The Company has also committed to provide M.A. Turbo with $230,000 in development and marketing funds to complete the CWI Technology for the automotive transportation industry plus $100,000 for its 20% interest in the CWI Technology for the marine industry. At December 31, 2004, the Company has not incurred any costs related to these commitments.
In connection with the purchase of the CWI Technology, the Company entered into a contractor agreement for a one-year term. Under the agreement, the Company provided compensation of 150,000 common shares for services related to the acquisition.
5.
PROMISSORY NOTE PAYABLE
On April 17, 2003, the Company issued a promissory note of $5,575 to an individual related to a director of the Company. The note is unsecured, bears no interest and is payable on demand.
6.
CONVERTIBLE DEBENTURES
On January 16, 2004, the Company borrowed $15,000 from a lender and issued a convertible debenture for a period of one year, bearing interest of 10% per annum. The Company may prepay the principal and interest accrued to the date of payment, in whole or in part, without penalty. If all or any portion of the principal and interest remains unpaid at the end of the term, the lender and/or the Company shall have the right to convert the principal and interest earned into common stock of the Company at a value of US$0.35 per share. On January 16, 2005, the option to convert expired unexercised and the term of the loan was extended to July 15, 2005.
On March 8, 2004, the Company borrowed $13,015 (US$10,000) from a lender and issued a convertible debenture for a period of one year, bearing interest of 10% per annum. The Company may prepay the principal and interest accrued to the date of payment, in whole or in part, without penalty. If all or any portion of the principal and interest remains unpaid at the end of the term, the lender and/or the Company shall have the right to convert the principal and interest earned into common stock of the Company at a value of US$0.35 per share. On March 8, 2005, the option to convert expired unexercised and the term of the loan was extended to September 8, 2005.
RIVAL TECHNOLOGIES INC.
(A Development Stage Company)
NOTES TO THE CONSOLIDATED FINANCIAL STATEMENTS
(Expressed in Canadian dollars)
MARCH 31, 2005
(Unaudited)
6.
CONVERTIBLE DEBENTURES (cont’d…)
On April 13, 2004, the Company borrowed $27,000 from a lender and issued a convertible debenture for a period of one year, bearing interest of 10% per annum.

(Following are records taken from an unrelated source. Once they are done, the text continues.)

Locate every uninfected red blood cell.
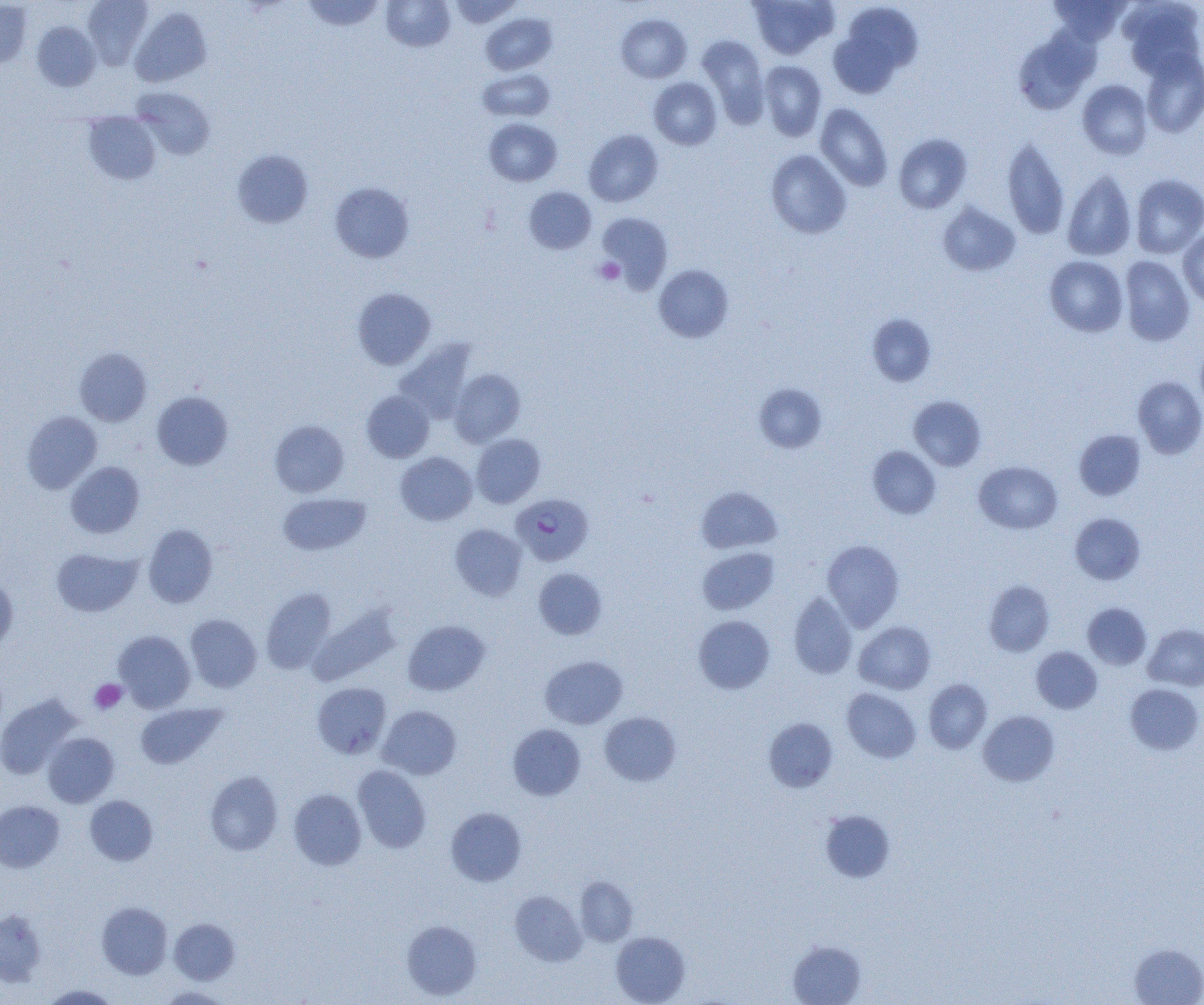

Approximate bounding boxes as named x1/y1/x2/y2 corners in pixels.
Uninfected red blood cells: (x1=83, y1=0, x2=152, y2=69), (x1=301, y1=0, x2=385, y2=31), (x1=381, y1=0, x2=455, y2=52), (x1=448, y1=0, x2=522, y2=27), (x1=749, y1=0, x2=838, y2=60), (x1=1049, y1=0, x2=1130, y2=45), (x1=0, y1=1, x2=33, y2=68), (x1=1119, y1=1, x2=1204, y2=79), (x1=832, y1=3, x2=922, y2=94), (x1=130, y1=7, x2=212, y2=87), (x1=481, y1=13, x2=557, y2=75), (x1=616, y1=14, x2=691, y2=83), (x1=32, y1=21, x2=100, y2=91), (x1=1013, y1=28, x2=1099, y2=114), (x1=697, y1=34, x2=769, y2=127), (x1=1140, y1=50, x2=1204, y2=138), (x1=759, y1=61, x2=826, y2=141), (x1=478, y1=68, x2=555, y2=122), (x1=649, y1=77, x2=722, y2=150), (x1=1077, y1=80, x2=1152, y2=159), (x1=132, y1=87, x2=215, y2=160), (x1=815, y1=103, x2=893, y2=191), (x1=83, y1=112, x2=161, y2=185), (x1=484, y1=118, x2=562, y2=186), (x1=584, y1=130, x2=663, y2=207), (x1=893, y1=134, x2=972, y2=214), (x1=1002, y1=137, x2=1070, y2=239), (x1=232, y1=150, x2=313, y2=228), (x1=766, y1=150, x2=851, y2=238), (x1=1062, y1=169, x2=1136, y2=261), (x1=1130, y1=174, x2=1204, y2=258), (x1=330, y1=182, x2=414, y2=263), (x1=524, y1=186, x2=596, y2=254), (x1=937, y1=202, x2=1020, y2=276), (x1=597, y1=213, x2=673, y2=291), (x1=1178, y1=228, x2=1204, y2=307), (x1=1045, y1=256, x2=1128, y2=337), (x1=1119, y1=256, x2=1195, y2=346), (x1=654, y1=264, x2=733, y2=343), (x1=352, y1=287, x2=435, y2=369), (x1=867, y1=314, x2=936, y2=386), (x1=1195, y1=338, x2=1204, y2=417), (x1=394, y1=339, x2=476, y2=423), (x1=74, y1=347, x2=152, y2=426), (x1=449, y1=369, x2=525, y2=447), (x1=1133, y1=375, x2=1204, y2=459), (x1=754, y1=383, x2=827, y2=453), (x1=152, y1=391, x2=233, y2=470), (x1=362, y1=391, x2=434, y2=462), (x1=908, y1=395, x2=986, y2=471), (x1=23, y1=411, x2=102, y2=493), (x1=270, y1=420, x2=349, y2=497), (x1=1074, y1=429, x2=1146, y2=500), (x1=472, y1=434, x2=545, y2=508), (x1=868, y1=445, x2=941, y2=519), (x1=395, y1=452, x2=477, y2=526), (x1=66, y1=461, x2=144, y2=538), (x1=974, y1=461, x2=1062, y2=534), (x1=696, y1=486, x2=782, y2=554), (x1=278, y1=492, x2=371, y2=556), (x1=1069, y1=513, x2=1145, y2=584), (x1=142, y1=524, x2=217, y2=608), (x1=450, y1=524, x2=527, y2=601), (x1=822, y1=539, x2=904, y2=631), (x1=697, y1=547, x2=779, y2=615), (x1=51, y1=548, x2=142, y2=617), (x1=533, y1=568, x2=607, y2=640), (x1=0, y1=577, x2=18, y2=654), (x1=984, y1=580, x2=1054, y2=656), (x1=260, y1=588, x2=337, y2=674), (x1=789, y1=592, x2=856, y2=678), (x1=1082, y1=602, x2=1151, y2=669), (x1=309, y1=604, x2=401, y2=686), (x1=185, y1=614, x2=262, y2=693), (x1=693, y1=615, x2=774, y2=694), (x1=403, y1=620, x2=489, y2=695), (x1=854, y1=621, x2=936, y2=694), (x1=1144, y1=624, x2=1204, y2=691), (x1=114, y1=630, x2=195, y2=713), (x1=1031, y1=646, x2=1102, y2=713), (x1=540, y1=655, x2=628, y2=729), (x1=924, y1=679, x2=992, y2=753), (x1=312, y1=682, x2=391, y2=758), (x1=1125, y1=683, x2=1203, y2=754), (x1=841, y1=688, x2=921, y2=763), (x1=0, y1=694, x2=81, y2=779), (x1=135, y1=702, x2=226, y2=769), (x1=378, y1=705, x2=461, y2=779), (x1=978, y1=710, x2=1059, y2=785), (x1=599, y1=711, x2=681, y2=786), (x1=763, y1=717, x2=838, y2=792), (x1=507, y1=723, x2=585, y2=800), (x1=42, y1=732, x2=119, y2=807), (x1=352, y1=766, x2=431, y2=853), (x1=205, y1=771, x2=282, y2=855), (x1=289, y1=788, x2=366, y2=870), (x1=85, y1=795, x2=157, y2=865), (x1=0, y1=800, x2=64, y2=872), (x1=446, y1=807, x2=527, y2=886), (x1=819, y1=809, x2=895, y2=883), (x1=575, y1=876, x2=638, y2=946), (x1=510, y1=890, x2=586, y2=966), (x1=96, y1=902, x2=172, y2=979), (x1=0, y1=910, x2=46, y2=987), (x1=170, y1=918, x2=239, y2=984), (x1=401, y1=920, x2=482, y2=1000), (x1=611, y1=931, x2=690, y2=1004), (x1=787, y1=939, x2=866, y2=1005), (x1=1129, y1=943, x2=1204, y2=1005), (x1=40, y1=984, x2=120, y2=1004), (x1=156, y1=986, x2=233, y2=1004).

Plasmodium falciparum-infected red blood cell locations: (x1=510, y1=493, x2=594, y2=566). Platelet locations: (x1=595, y1=257, x2=624, y2=285), (x1=90, y1=679, x2=127, y2=714). Slide-level diagnosis: Plasmodium falciparum. Single field of view. Thin blood film. Captured at 1000x magnification. Light microscopy. Image is 1204×1005 pixels.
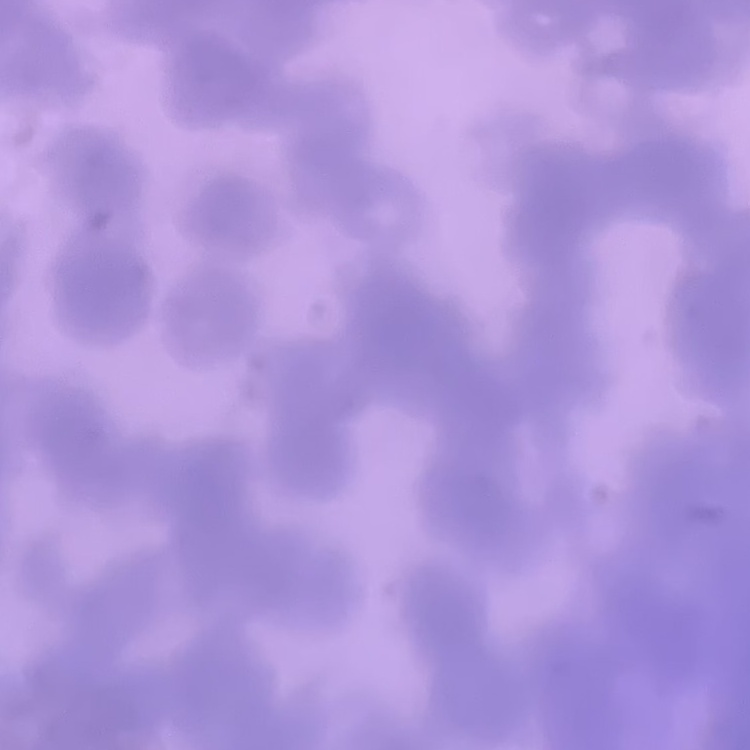 The red blood cells exhibit rouleaux formation. Thin blood smear. Stained with either Field's or Giemsa. One tile cut from a larger photomicrograph.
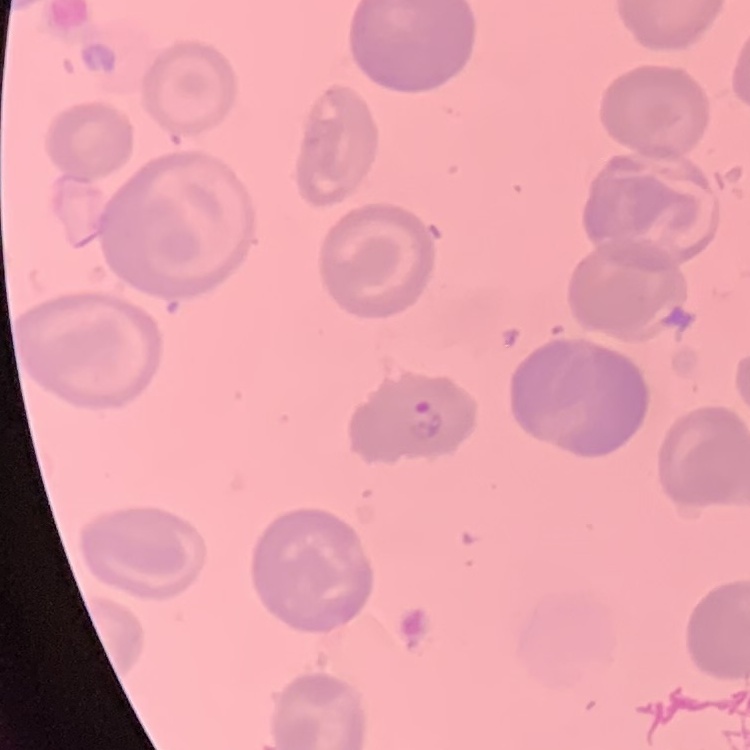 The red blood cells exhibit no rouleaux formation. Square crop of a larger photomicrograph. Stained with either Field's or Giemsa. Thin blood film.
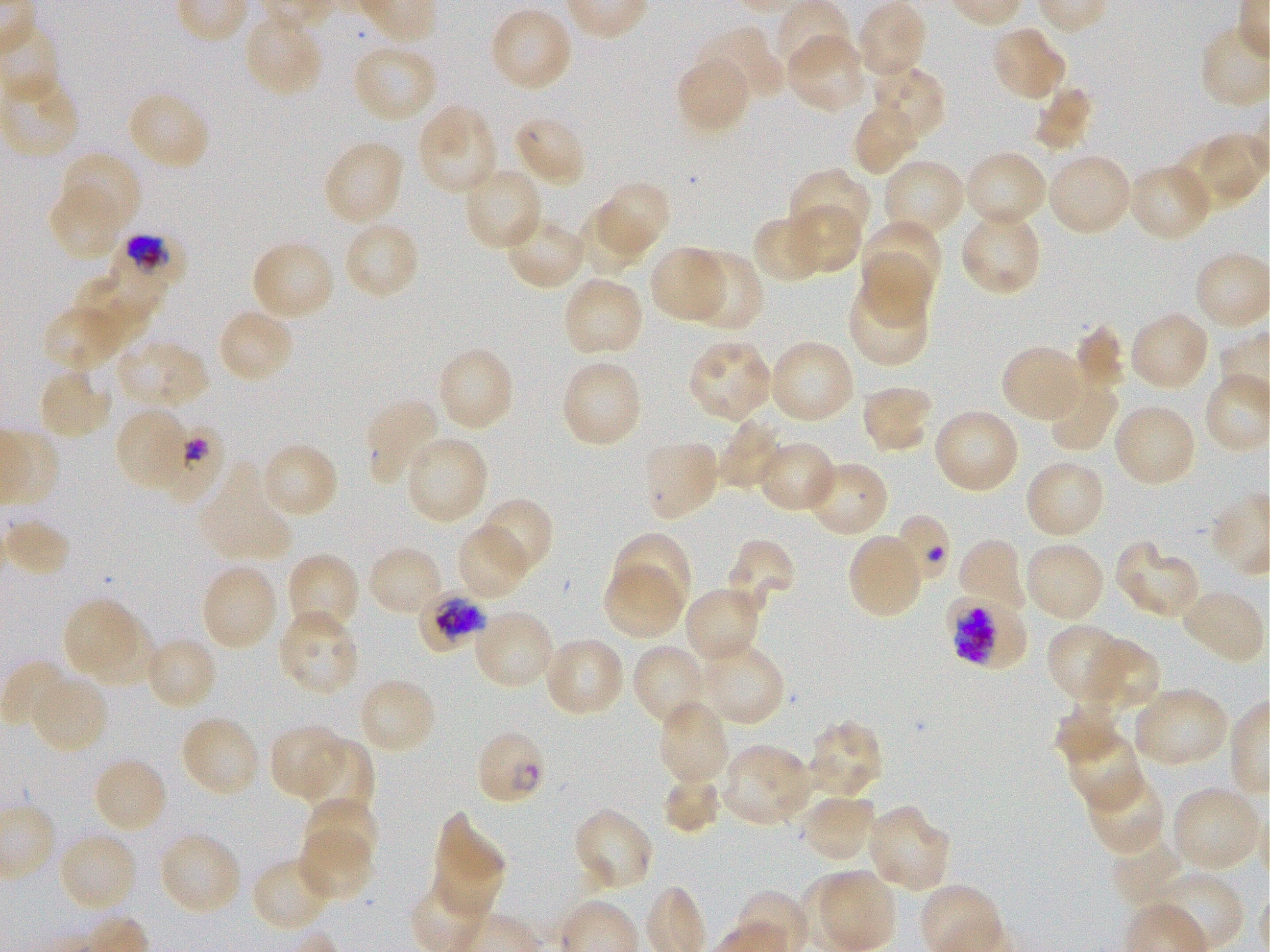

Approximate bounding boxes as {x1, y1, x2, y2} in pixels. Not every red blood cell is marked. A life-cycle stage — or a range of stages, where the recorded stages span more than one — follows each staged infected red blood cell.
Summary:
  - Locations of uninfected red blood cells: {775, 2, 853, 76}, {855, 3, 927, 80}, {488, 7, 574, 93}, {243, 14, 325, 97}, {697, 26, 783, 102}, {990, 26, 1067, 102}, {786, 34, 867, 114}, {351, 44, 438, 123}, {676, 56, 752, 135}, {871, 66, 947, 143}, {0, 76, 81, 160}, {1033, 86, 1092, 152}, {126, 90, 212, 171}, {851, 102, 921, 177}, {416, 103, 498, 195}, {512, 114, 587, 189}, {1176, 137, 1262, 211}, {322, 140, 405, 227}, {963, 150, 1049, 230}, {61, 151, 142, 233}, {1047, 152, 1133, 237}, {882, 158, 966, 239}, {1127, 162, 1213, 243}, {462, 166, 544, 252}, {788, 167, 872, 246}, {595, 181, 671, 256}, {48, 186, 123, 260}, {788, 202, 861, 275}, {576, 205, 655, 279}, {959, 209, 1043, 298}, {752, 214, 824, 285}, {505, 216, 588, 290}, {861, 220, 943, 295}, {343, 221, 421, 302}, {250, 239, 336, 321}, {648, 246, 726, 323}, {860, 250, 932, 331}, {686, 251, 765, 334}, {92, 266, 170, 318}, {562, 275, 645, 358}, {77, 278, 149, 347}, {847, 281, 930, 368}, {43, 304, 123, 373}, {217, 308, 295, 384}, {1128, 310, 1211, 392}, {1074, 324, 1126, 392}, {116, 338, 210, 411}, {685, 338, 774, 422}, {768, 338, 856, 425}, {436, 346, 516, 432}, {1001, 346, 1086, 425}, {560, 358, 643, 449}, {37, 370, 114, 441}, {1047, 381, 1119, 453}, {859, 384, 934, 453}, {364, 396, 442, 486}, {1113, 403, 1197, 488}, {931, 407, 1021, 494}, {114, 408, 189, 492}, {717, 415, 785, 492}, {403, 434, 489, 526}, {640, 438, 720, 521}, {758, 440, 839, 514}, {260, 441, 341, 521}, {805, 459, 890, 538}, {1024, 459, 1106, 539}, {198, 463, 293, 563}, {479, 496, 555, 577}, {2, 518, 72, 577}, {457, 523, 527, 601}, {611, 531, 691, 612}, {847, 533, 924, 619}, {956, 537, 1025, 611}, {725, 539, 796, 611}, {1023, 541, 1106, 622}, {1115, 543, 1202, 619}, {367, 544, 443, 619}, {284, 552, 360, 637}, {200, 563, 279, 652}, {603, 564, 683, 639}, {683, 585, 763, 665}, {1180, 589, 1267, 666}, {62, 598, 138, 673}, {276, 609, 361, 697}, {472, 610, 554, 690}, {85, 616, 160, 689}, {1046, 623, 1130, 703}, {143, 636, 219, 712}, {543, 637, 626, 718}, {1086, 637, 1160, 711}, {631, 642, 707, 728}, {695, 643, 786, 728}, {2, 660, 73, 734}, {27, 674, 109, 755}, {357, 676, 437, 756}, {1132, 686, 1231, 768}, {657, 700, 731, 786}, {1054, 701, 1122, 766}, {179, 714, 261, 797}, {806, 718, 884, 799}, {268, 724, 346, 800}, {1065, 731, 1145, 812}, {301, 739, 375, 819}, {718, 743, 813, 828}, {92, 756, 169, 834}, {1086, 772, 1165, 856}, {662, 774, 723, 834}, {1171, 784, 1260, 873}, {800, 793, 878, 863}, {302, 795, 379, 871}, {866, 805, 951, 893}, {573, 808, 655, 894}, {432, 814, 505, 921}, {58, 830, 139, 913}, {298, 830, 373, 900}, {158, 831, 242, 916}, {1109, 837, 1184, 908}, {251, 855, 334, 932}, {1146, 869, 1245, 951}, {815, 872, 896, 949}
  - Locations of infected red blood cells: {110, 236, 189, 285} trophozoite; {157, 419, 227, 506}; {418, 589, 491, 654} early trophozoite to early schizont; {946, 590, 1027, 670} late trophozoite to early schizont; {475, 728, 546, 807}
  - Field of view: one from this slide
  - Image size: 1270×952 pixels
  - Donor blood group: O+
  - Preparation: thin blood smear
  - Objective: 100x, oil immersion, numerical aperture 1.25
  - Stain: Giemsa
  - Culture: P. falciparum strain 3D7, static, in vitro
Assess the morphology of the red blood cells.
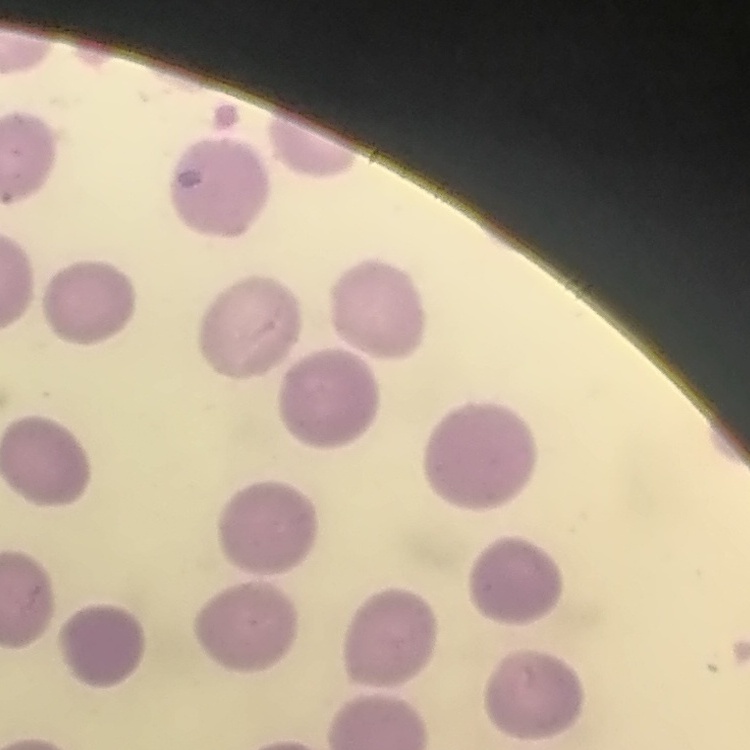
They show no rouleaux formation.

Summary:
  - Stain: Field's or Giemsa
  - Image type: square crop of a larger photomicrograph
  - Preparation: thin blood smear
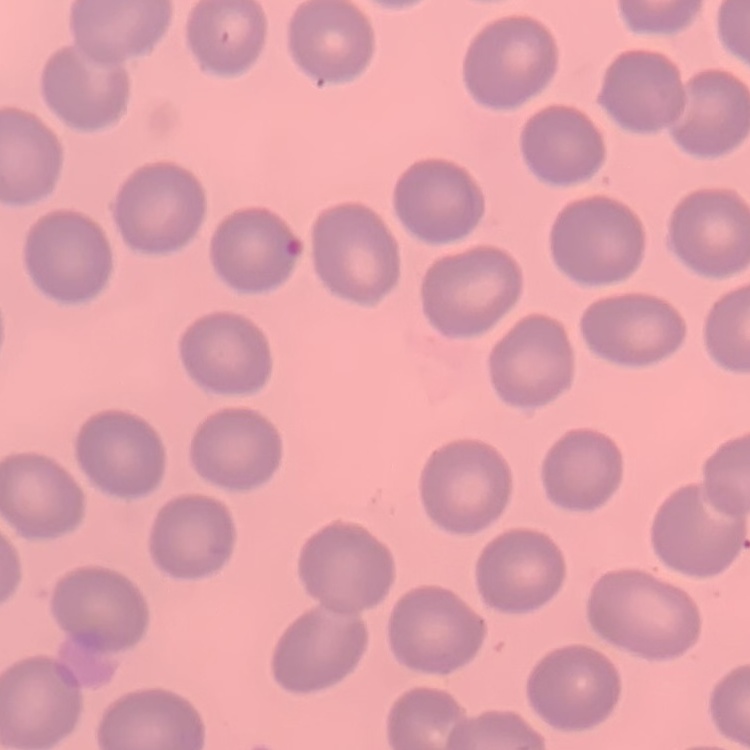
The red blood cells show no rouleaux formation. One tile cut from a larger photomicrograph. Stained with either Field's or Giemsa. Thin blood film.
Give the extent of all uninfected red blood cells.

The Company may prepay the principal and interest accrued to the date of payment, in whole or in part, without penalty. If all or any portion of the principal and interest remains unpaid at the end of the term, the lender and/or the Company shall have the right to convert the principal and interest earned into common stock of the Company at a value of US$0.35 per share. Subsequent to March 31, 2005, the option to convert expired unexercised at the term of the loan was extended to October 13, 2005.
On June 9, 2004, the Company borrowed $67,300 (US$50,000) from a lender and issued a convertible debenture for a period of one year, bearing interest of 10% per annum. The Company may prepay the principal and interest accrued to the date of payment, in whole or in part, without penalty. If all or any portion of the principal and interest remains unpaid at the end of the term, the lender and/or the Company shall have the right to convert the principal and interest earned into common stock of the Company at a value of US$0.35 per share. As the market price of the Company’s common stock exceeded the exercise price on the commitment date, the intrinsic value of the beneficial conversion feature recorded by the Company as additional paid-in capital was $67,300. To date, the Company recognized $54,497 of intrinsic value of the beneficial conversion feature in the consolidated statements of operations.
On June 30, 2004, the Company borrowed $27,000 (US$20,000) from a lender and issued a convertible debenture for a period of one year, bearing interest of 10% per annum. The Company may prepay the principal and interest accrued to the date of payment, in whole or in part, without penalty. If all or any portion of the principal and interest remains unpaid at the end of the term, the lender and/or the Company shall have the right to convert the principal and interest earned into common stock of the Company at a value of US$0.35 per share. As the market price of the Company’s common stock exceeded the exercise price on the commitment date, the intrinsic value of the beneficial conversion feature recorded by the Company as additional paid-in capital was $27,000. To date, the Company recognized $20,250 of intrinsic value of the beneficial conversion feature in the consolidated statements of operations.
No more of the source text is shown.